Stored dataset items ▸
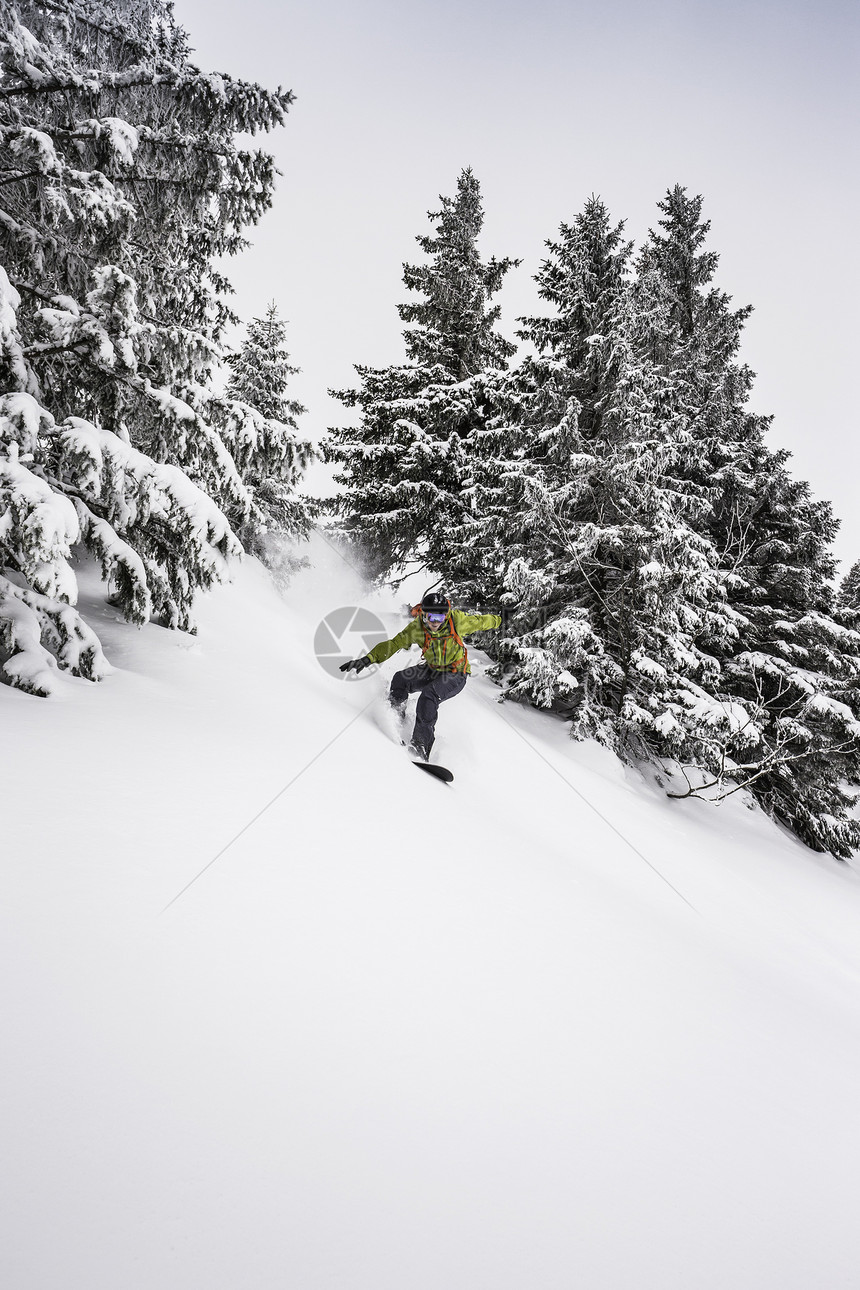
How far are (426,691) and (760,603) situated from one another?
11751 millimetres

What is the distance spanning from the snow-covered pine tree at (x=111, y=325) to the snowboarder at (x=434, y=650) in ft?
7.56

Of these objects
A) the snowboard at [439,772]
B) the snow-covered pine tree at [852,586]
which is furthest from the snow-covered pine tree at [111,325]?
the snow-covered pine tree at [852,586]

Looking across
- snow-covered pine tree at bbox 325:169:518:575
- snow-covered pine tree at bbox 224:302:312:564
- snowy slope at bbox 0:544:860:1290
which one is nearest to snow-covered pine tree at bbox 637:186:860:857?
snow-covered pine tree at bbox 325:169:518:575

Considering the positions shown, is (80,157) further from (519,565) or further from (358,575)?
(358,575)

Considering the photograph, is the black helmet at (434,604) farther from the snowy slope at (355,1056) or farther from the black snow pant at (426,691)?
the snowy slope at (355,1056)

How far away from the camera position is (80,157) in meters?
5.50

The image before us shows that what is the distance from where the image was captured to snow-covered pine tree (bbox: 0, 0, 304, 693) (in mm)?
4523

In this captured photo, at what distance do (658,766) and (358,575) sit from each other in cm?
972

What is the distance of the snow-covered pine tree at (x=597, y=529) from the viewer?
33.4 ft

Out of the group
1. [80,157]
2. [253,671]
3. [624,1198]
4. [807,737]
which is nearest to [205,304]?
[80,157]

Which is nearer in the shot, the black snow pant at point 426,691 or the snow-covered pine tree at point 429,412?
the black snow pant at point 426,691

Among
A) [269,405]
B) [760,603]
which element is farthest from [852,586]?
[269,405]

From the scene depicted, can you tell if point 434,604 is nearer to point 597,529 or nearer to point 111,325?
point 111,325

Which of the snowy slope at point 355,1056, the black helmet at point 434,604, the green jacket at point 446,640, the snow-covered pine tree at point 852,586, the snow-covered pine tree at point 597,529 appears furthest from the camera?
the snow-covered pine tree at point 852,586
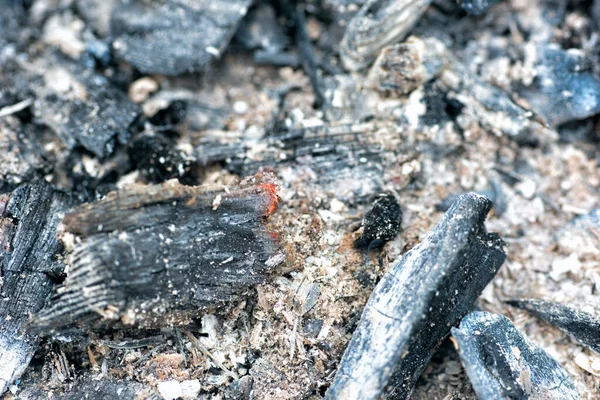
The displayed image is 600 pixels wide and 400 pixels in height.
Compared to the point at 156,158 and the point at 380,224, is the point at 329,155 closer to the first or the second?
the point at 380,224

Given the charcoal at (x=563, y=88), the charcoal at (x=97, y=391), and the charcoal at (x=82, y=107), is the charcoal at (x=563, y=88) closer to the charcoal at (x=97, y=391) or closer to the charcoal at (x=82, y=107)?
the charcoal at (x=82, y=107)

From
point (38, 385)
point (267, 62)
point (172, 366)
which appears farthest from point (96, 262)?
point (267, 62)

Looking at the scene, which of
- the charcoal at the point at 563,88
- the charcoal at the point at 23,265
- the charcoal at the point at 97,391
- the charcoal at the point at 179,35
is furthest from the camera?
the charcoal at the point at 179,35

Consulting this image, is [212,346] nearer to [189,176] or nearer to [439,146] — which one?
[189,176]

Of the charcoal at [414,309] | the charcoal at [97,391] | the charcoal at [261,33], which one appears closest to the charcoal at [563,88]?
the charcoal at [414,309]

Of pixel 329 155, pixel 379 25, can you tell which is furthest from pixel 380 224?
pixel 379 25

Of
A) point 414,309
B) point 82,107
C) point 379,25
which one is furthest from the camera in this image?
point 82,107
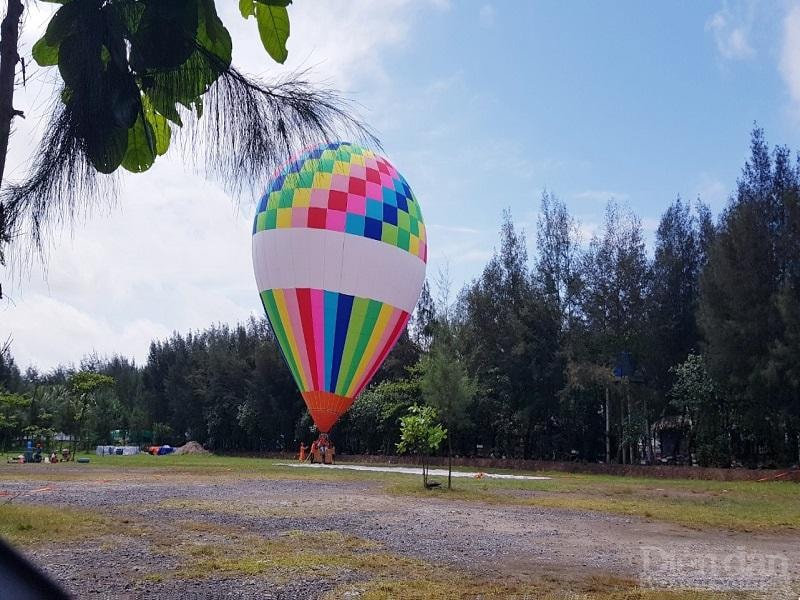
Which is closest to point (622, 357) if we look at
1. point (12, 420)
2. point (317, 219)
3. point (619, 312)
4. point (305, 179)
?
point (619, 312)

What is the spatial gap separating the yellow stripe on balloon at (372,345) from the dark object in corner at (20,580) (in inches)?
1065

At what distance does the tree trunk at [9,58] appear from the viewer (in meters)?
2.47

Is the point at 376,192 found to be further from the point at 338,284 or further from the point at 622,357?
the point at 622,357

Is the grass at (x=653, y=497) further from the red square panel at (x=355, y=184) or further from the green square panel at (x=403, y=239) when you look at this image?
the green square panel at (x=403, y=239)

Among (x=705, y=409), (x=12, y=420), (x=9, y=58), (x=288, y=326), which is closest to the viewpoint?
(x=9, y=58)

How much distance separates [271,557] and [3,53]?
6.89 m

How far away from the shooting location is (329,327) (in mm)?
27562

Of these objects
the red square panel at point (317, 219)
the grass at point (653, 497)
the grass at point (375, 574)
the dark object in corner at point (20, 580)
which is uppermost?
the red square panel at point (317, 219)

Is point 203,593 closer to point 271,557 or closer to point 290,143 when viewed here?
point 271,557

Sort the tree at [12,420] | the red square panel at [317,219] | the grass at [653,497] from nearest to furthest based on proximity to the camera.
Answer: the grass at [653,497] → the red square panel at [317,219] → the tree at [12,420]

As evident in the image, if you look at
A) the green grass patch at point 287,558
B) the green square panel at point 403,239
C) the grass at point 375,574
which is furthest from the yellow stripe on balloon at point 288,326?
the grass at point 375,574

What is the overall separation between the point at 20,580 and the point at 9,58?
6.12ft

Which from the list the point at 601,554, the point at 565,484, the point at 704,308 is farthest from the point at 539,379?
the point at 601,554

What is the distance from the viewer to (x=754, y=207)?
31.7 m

---

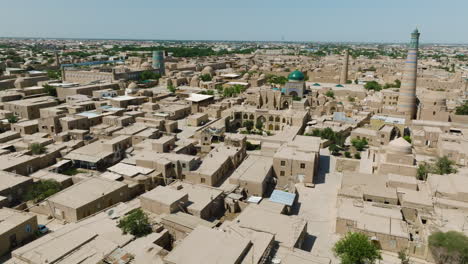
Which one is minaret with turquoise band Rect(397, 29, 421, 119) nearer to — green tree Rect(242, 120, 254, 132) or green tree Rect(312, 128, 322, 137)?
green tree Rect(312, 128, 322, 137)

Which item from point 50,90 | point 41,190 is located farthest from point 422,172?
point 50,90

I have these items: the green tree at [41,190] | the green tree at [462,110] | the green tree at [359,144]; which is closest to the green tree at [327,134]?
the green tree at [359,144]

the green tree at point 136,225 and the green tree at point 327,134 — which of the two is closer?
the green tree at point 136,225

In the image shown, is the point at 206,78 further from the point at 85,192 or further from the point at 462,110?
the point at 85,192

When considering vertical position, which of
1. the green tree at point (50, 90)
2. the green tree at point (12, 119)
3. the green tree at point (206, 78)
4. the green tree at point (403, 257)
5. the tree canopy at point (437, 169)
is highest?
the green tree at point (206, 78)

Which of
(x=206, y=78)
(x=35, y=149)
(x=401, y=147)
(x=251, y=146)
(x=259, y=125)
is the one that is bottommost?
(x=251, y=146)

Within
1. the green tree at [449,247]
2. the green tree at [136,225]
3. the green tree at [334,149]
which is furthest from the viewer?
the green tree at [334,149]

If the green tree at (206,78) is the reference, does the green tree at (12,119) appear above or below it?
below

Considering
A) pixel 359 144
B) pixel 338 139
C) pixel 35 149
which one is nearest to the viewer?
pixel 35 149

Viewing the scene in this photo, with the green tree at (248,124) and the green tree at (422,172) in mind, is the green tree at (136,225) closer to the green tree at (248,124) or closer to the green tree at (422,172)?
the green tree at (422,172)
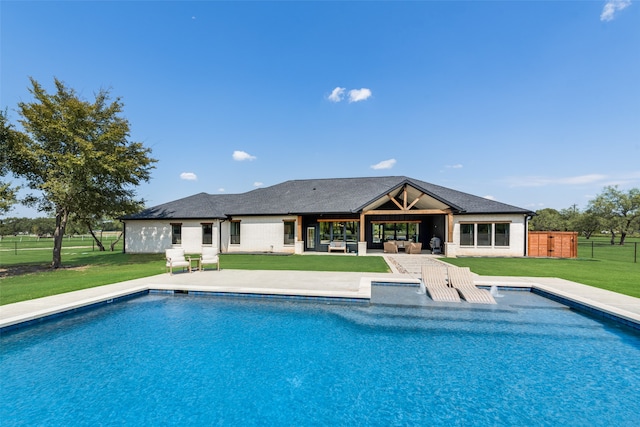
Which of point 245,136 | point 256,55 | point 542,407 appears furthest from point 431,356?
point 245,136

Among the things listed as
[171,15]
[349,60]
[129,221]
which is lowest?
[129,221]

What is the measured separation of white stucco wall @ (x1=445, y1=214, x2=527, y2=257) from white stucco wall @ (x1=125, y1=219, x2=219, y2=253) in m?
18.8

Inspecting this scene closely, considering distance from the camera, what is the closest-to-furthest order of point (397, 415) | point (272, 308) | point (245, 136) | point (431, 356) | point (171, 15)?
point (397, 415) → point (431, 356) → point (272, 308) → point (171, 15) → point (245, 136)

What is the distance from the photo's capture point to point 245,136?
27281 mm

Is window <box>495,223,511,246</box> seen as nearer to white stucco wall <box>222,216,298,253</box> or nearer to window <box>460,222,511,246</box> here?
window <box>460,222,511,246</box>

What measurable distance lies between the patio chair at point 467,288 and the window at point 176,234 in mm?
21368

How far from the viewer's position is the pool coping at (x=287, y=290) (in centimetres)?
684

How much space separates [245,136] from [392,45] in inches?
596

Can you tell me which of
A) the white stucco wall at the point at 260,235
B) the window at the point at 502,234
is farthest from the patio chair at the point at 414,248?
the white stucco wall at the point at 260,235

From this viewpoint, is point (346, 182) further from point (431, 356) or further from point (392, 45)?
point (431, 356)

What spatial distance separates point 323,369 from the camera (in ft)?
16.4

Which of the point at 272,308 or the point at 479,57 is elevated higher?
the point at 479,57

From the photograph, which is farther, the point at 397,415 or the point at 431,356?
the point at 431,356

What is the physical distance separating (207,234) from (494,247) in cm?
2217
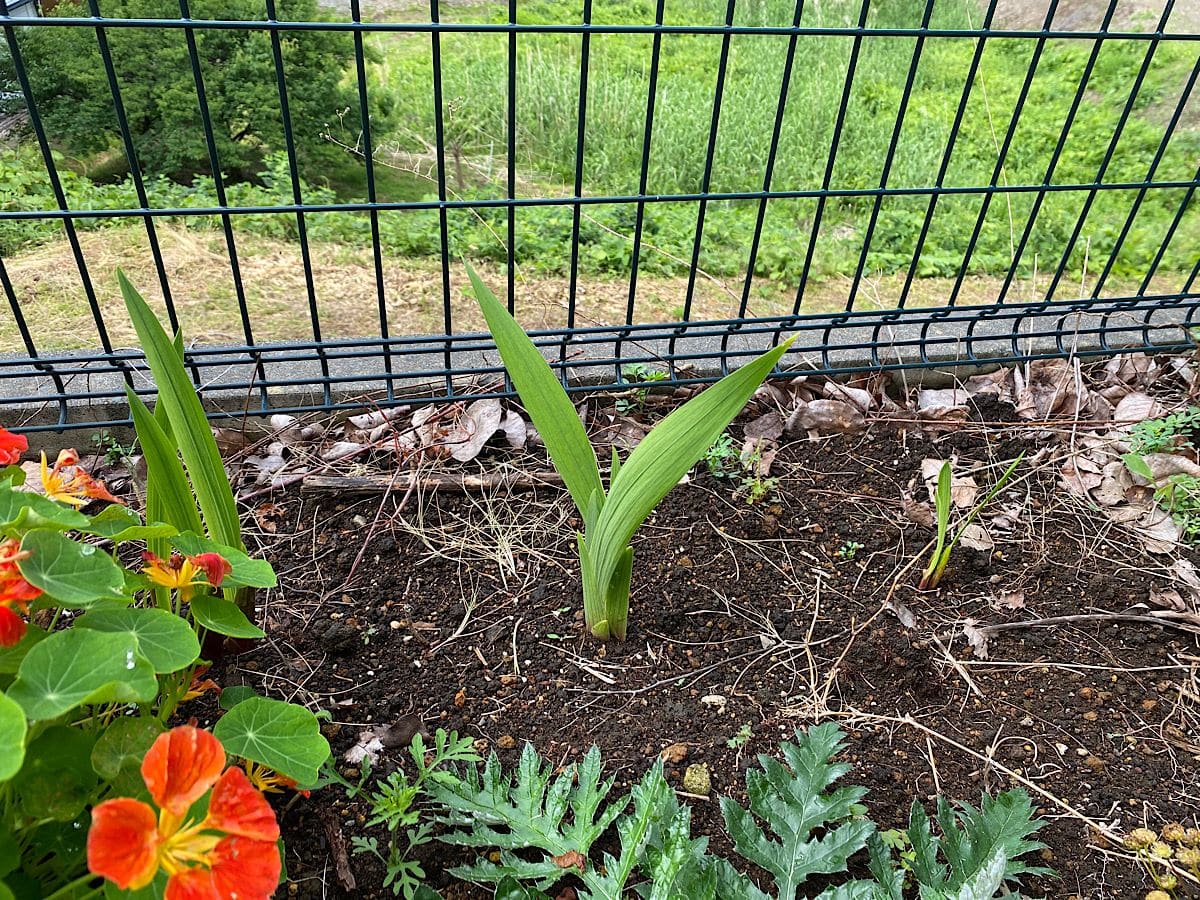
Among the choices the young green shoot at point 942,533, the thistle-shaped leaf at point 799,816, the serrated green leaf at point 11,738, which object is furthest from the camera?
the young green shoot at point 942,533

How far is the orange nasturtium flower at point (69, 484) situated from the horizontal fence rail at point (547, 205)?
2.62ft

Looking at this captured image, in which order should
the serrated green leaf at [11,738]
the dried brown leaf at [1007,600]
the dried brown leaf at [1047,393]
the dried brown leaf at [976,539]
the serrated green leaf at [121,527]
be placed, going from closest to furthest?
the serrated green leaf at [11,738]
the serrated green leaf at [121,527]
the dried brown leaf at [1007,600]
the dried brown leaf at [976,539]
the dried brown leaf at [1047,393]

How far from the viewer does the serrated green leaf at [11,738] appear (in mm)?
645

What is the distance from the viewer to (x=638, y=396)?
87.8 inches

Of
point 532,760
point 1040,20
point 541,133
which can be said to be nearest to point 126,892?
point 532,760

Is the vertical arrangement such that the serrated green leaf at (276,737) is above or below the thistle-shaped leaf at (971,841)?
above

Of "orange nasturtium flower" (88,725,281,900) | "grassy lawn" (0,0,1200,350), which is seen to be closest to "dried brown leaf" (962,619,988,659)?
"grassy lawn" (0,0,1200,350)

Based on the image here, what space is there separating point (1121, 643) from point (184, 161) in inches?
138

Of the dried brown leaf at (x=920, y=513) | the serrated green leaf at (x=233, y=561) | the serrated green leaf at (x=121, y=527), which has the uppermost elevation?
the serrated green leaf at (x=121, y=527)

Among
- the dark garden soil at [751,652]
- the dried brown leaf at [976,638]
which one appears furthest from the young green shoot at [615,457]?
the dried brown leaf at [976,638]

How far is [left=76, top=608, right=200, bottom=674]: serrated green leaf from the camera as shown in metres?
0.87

Exercise goal ▸
How many lines in the rows above contain the string "balloon"? Case counts, and the reply should be the number alone.

Problem solution ▸
2